Y1:水素濃度(H2O換算、mol/L)
X1:ガラス最表面からの深さ(μm)
a1:-1.700~-0.500
b1:0.100~0.460]
Y2=a2X2+b2 (II)
[式(II)における各記号の意味は下記の通りである。
Y2:水素濃度(H2O換算、mol/L)
X2:ガラス最表面からの深さ(μm)
a2:-0.200~-0.010
b2:0.050~0.150]
ボールオンリング試験条件:
板厚t(mm)のガラス板を、直径30mm、接触部が曲率半径2.5mmの丸みを持つステンレスリング上に配置し、該ガラス板に直径10mmの鋼球体を接触させた状態で、該球体を静的荷重条件下で該リングの中心に荷重し、ガラスが破壊された際の破壊荷重(単位N)をBOR強度とし、該BOR強度の20回の測定平均値を面強度Fとする。ただし、ガラスの破壊起点が、該球体の荷重点から2mm以上離れている場合は、平均値算出のためのデータより除外する。 - 前記化学強化ガラスの最表面からの深さX1=0.10~0.25μmの領域における、平均水素濃度c1が0.050~0.180mol/Lであり、
深さX2=0.25~0.4μmの領域における、平均水素濃度c2が0.020~0.080mol/Lである、請求項1に記載の化学強化ガラス。 - 表面に研磨傷を有さない請求項1または2に記載の化学強化ガラス。

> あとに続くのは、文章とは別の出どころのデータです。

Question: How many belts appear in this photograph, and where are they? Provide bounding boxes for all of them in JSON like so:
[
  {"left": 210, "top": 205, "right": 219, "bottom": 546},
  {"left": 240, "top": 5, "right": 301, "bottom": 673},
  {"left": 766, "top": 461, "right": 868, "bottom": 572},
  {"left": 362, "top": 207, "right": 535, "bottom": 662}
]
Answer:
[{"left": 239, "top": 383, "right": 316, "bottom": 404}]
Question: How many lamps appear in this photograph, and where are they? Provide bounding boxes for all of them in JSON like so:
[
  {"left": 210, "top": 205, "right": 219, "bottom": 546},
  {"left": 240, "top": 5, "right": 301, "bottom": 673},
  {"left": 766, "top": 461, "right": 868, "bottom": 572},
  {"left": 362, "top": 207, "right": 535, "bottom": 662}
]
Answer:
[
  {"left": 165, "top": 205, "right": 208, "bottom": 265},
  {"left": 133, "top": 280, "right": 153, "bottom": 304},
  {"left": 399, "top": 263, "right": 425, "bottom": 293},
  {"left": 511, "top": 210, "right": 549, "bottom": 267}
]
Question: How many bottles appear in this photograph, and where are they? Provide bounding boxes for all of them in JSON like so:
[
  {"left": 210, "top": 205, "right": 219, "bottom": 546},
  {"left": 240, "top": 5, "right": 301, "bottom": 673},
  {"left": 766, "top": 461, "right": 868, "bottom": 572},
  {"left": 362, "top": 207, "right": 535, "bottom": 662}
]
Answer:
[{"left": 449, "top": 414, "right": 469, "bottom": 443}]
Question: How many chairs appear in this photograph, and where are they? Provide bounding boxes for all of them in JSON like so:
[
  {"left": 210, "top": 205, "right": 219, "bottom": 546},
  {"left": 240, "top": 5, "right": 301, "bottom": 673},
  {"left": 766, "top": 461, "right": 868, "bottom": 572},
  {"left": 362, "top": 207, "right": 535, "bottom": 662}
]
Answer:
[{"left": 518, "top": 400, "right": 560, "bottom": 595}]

- 前記ガラスは、アルカリ土類金属RO(ROはMgO+CaO+SrO+BaOである)を1%以上含有する、請求項1~3のいずれか1項に記載の化学強化ガラス。
- 表面圧縮応力が100MPa以上である、請求項1~4のいずれか1項に記載の化学強化ガラス。
- 内部引張応力が72MPa以下である、請求項1~5のいずれか1項に記載の化学強化ガラス。
- 圧縮応力層の深さが55μm以上である、請求項1~6のいずれか1項に記載の化学強化ガラス。